Posted on LinkedIn today:
If you are relying on your logistics service providers or your busy shipping department for export compliance you may be at risk. Both upper management commitment and front line training are essential parts of an Export Management & Compliance Program. While risk management always gets C level attention, export compliance is often a mid-management or lower level function.
Fines and penalties for violations should make export compliance a basic part of risk management. Best practices, including an EMCP, will reduce exposure to steep fines and penalties as described by BIS (Bureau of Industry and Security) on their website https://www.bis.doc.gov/.

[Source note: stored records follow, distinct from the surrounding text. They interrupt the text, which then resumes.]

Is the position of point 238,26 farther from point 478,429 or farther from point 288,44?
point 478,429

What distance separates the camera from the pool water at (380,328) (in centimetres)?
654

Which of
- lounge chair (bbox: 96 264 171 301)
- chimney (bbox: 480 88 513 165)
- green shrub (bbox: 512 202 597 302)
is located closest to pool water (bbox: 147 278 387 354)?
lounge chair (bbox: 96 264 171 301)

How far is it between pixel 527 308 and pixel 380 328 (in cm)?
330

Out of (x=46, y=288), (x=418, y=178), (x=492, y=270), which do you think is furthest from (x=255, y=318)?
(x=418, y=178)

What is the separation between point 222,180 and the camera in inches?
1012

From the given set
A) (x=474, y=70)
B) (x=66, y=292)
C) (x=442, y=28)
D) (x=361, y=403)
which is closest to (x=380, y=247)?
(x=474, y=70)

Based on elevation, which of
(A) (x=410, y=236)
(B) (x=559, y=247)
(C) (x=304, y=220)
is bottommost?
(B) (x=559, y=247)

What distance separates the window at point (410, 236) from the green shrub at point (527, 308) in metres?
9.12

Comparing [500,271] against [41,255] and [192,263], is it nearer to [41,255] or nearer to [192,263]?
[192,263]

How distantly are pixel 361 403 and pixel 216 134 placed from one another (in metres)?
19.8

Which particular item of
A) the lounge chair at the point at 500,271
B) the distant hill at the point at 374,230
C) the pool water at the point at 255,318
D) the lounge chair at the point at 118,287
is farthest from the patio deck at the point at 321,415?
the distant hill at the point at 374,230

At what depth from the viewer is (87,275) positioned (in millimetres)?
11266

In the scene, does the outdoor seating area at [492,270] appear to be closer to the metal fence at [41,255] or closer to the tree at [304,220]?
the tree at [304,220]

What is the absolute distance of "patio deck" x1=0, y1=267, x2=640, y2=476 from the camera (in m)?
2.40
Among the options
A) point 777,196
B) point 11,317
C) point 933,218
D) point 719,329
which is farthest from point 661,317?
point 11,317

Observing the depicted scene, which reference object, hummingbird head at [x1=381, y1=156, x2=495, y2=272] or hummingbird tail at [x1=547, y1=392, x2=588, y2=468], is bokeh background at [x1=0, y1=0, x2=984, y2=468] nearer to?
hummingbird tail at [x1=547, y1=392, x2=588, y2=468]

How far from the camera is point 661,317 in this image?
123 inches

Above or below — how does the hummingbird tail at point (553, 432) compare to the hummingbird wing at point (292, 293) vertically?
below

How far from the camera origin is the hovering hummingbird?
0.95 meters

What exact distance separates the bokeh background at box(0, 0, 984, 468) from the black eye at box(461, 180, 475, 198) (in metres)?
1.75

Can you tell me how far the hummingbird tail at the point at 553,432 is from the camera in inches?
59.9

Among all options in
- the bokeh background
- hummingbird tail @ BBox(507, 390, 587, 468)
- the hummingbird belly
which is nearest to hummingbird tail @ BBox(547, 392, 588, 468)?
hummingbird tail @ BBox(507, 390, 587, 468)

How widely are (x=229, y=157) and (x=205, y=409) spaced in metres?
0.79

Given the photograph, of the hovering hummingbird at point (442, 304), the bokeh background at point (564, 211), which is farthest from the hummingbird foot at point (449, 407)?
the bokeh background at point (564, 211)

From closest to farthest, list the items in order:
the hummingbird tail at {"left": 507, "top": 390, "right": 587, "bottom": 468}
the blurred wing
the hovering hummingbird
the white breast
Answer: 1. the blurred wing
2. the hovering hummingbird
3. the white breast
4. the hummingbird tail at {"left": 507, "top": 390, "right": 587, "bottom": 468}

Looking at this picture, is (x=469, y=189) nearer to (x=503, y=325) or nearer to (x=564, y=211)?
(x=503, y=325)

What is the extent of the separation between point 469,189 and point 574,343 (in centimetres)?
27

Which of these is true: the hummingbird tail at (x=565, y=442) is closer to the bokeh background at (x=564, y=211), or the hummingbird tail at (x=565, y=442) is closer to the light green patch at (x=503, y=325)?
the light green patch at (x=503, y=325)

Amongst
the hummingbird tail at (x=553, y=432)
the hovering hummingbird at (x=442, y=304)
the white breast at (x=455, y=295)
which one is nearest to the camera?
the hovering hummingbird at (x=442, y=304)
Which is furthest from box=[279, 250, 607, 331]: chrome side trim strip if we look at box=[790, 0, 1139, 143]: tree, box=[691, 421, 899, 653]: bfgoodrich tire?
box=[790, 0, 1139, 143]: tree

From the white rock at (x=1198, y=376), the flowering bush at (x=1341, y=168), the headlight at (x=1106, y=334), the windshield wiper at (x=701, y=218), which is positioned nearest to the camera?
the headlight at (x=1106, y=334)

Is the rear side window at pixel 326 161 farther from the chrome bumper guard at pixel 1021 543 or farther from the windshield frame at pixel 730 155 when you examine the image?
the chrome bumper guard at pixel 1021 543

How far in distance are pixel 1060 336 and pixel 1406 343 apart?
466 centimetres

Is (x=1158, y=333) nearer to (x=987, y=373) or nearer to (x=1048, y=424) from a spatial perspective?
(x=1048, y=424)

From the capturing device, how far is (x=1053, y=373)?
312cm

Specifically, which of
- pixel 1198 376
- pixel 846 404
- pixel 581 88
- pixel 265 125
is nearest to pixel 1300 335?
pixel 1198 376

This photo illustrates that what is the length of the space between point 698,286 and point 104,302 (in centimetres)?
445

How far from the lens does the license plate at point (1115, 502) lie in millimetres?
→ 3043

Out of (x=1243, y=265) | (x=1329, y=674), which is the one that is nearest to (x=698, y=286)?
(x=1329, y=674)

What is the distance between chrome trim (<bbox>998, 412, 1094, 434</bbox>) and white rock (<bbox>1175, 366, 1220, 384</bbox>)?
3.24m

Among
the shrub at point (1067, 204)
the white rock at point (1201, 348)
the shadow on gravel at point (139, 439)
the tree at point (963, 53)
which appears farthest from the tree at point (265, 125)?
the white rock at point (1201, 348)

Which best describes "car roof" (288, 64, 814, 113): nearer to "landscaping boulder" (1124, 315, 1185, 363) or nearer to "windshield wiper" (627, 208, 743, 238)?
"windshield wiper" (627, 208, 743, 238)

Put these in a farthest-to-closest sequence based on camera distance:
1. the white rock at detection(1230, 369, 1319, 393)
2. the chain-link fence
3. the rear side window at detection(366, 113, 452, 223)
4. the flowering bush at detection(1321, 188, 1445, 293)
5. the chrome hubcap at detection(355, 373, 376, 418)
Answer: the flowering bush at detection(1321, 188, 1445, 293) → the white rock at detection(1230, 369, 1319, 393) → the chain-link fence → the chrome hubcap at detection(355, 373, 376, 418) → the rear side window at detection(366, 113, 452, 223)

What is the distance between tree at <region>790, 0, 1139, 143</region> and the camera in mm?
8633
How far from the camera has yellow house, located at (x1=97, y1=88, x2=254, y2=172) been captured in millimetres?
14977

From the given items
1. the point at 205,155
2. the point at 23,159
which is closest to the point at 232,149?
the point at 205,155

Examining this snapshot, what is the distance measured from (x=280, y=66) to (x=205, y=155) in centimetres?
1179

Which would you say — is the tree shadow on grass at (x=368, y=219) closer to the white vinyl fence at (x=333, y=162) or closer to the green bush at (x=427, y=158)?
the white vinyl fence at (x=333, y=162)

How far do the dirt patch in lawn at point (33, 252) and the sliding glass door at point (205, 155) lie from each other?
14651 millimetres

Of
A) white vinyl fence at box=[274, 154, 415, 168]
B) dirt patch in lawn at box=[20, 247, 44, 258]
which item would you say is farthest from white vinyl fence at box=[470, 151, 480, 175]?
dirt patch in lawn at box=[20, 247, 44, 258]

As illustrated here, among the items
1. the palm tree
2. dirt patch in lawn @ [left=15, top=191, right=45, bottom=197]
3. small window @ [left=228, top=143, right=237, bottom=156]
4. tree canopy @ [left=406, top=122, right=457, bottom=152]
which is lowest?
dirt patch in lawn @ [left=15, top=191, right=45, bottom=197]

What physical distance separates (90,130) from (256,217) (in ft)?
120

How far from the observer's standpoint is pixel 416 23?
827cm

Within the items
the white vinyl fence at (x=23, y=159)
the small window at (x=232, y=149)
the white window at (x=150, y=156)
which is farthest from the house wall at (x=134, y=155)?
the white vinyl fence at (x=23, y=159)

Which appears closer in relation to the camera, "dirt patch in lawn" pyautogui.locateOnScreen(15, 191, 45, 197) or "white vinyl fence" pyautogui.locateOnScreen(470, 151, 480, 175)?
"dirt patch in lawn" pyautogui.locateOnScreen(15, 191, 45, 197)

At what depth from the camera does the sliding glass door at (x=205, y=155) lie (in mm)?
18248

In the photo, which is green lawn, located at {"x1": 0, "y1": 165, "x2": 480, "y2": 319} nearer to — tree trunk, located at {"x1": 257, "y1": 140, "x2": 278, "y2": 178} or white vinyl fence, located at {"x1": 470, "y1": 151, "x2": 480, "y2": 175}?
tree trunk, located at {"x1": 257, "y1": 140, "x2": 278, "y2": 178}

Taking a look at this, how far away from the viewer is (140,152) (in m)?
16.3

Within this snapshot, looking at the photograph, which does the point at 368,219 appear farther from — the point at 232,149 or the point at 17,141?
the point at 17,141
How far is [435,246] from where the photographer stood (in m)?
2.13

BIS offers a number of on-line courses at no cost. Check them out under the Training and Compliance tab and get started!
Penalties Violators of the Export Administration Act of 1979, may be subject to both criminal and administrative penalties. When the EAA is in effect, criminal penalties can reach 20 years imprisonment and $1 million per violation.
Privileges A denial of export privileges prohibits a person from participation in any transaction subject to the EAR.
Best wishes to my former FedEx colleagues who are accepting the buyout. You have earned it!
Posted on LinkedIn today:
I came across the term “wicked problem” in the text for an International Supply Chain Management course. A wicked problem involves multiple stakeholders, each with different interests and values. As a result, there is no single common goal , no clear mission, and no universal solution. Any solution, after being implemented, will generate waves of consequences and can result in making the problem worse. A suggested framework for tackling a wicked problem consists of 4 levels of increasing complexity: Level 1- Process Engineering and inventory management. Level 2- Assets and Infrastructure. Level 3- Organizations and Inter-organizational networks. Level 4- the Macro Environment- PEST (Political, Economic, Social, and Tech). Fortunately, not all logistics problems are wicked problems. In most cases logistics problems are tactical and can be solved using Level 1 and 2 solutions. Supply chain issues are strategic and more complex so best suited to Levels 3 and 4. *Global Logistics & Supply Chain Management
Posted on LinkedIn today
Contrary to popular belief Incoterms do not cover title to goods, ownership, or invoice payment. They do cover obligations of buyer and seller for payment for insurance, transport, export and import clearance, and division of other costs of storage or delivery. Incoterms will be updated again in 2020 by the International Chamber of Commerce.